- **Directions for this task**
All lines containing the string "искусствоведения" must be copied from the entries.

- **Records provided**
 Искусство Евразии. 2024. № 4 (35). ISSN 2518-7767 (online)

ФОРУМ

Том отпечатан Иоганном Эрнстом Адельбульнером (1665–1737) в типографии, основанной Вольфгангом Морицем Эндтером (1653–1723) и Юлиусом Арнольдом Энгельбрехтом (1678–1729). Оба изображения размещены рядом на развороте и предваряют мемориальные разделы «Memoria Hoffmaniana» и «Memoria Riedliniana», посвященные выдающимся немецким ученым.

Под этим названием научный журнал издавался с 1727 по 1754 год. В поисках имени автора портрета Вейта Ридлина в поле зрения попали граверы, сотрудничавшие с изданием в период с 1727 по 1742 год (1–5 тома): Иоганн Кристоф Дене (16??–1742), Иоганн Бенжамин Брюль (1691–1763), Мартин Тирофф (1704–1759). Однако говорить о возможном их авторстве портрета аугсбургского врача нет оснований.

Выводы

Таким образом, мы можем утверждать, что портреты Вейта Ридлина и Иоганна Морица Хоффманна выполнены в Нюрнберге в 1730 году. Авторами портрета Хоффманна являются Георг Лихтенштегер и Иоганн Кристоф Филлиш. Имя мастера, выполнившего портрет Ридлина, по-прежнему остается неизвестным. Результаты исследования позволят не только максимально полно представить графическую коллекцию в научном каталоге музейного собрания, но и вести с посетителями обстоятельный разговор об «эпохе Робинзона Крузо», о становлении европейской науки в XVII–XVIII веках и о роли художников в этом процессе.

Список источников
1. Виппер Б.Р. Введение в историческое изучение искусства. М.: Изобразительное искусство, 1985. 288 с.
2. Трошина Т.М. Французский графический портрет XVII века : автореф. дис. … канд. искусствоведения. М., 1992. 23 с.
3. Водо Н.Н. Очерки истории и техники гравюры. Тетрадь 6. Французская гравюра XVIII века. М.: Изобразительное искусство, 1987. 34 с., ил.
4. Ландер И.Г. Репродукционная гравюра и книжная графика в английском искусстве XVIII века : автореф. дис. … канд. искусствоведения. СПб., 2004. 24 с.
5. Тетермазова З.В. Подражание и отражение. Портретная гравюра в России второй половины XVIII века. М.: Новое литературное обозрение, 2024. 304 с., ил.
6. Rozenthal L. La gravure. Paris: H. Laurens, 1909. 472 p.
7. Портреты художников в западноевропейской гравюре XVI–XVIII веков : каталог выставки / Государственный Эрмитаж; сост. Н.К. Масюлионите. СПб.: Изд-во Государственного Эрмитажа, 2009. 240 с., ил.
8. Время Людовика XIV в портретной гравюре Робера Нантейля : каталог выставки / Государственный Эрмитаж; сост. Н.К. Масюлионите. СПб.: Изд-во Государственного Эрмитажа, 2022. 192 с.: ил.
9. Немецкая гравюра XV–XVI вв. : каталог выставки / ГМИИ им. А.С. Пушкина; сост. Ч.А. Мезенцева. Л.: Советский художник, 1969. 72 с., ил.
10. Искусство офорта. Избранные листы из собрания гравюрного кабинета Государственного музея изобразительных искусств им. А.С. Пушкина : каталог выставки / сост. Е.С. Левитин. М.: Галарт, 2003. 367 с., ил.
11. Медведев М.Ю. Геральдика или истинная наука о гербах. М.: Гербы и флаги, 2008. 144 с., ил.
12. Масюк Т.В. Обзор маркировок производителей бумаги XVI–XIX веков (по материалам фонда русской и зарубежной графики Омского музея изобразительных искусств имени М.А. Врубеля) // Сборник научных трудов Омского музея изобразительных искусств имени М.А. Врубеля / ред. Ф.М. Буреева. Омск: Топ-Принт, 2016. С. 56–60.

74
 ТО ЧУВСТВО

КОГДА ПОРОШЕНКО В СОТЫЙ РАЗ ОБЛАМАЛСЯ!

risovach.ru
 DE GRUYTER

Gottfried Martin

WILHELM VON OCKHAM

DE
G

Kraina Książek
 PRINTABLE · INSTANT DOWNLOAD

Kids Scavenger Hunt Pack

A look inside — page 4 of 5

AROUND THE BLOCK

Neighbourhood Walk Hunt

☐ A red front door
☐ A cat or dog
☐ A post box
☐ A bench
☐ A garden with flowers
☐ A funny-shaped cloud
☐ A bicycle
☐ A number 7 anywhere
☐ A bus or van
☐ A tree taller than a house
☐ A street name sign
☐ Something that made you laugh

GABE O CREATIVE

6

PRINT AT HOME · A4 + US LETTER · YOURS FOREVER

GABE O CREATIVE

- **Response**
2. Трошина Т.М. Французский графический портрет XVII века : автореф. дис. … канд. искусствоведения. М., 1992. 23 с.
4. Ландер И.Г. Репродукционная гравюра и книжная графика в английском искусстве XVIII века : автореф. дис. … канд. искусствоведения. СПб., 2004. 24 с.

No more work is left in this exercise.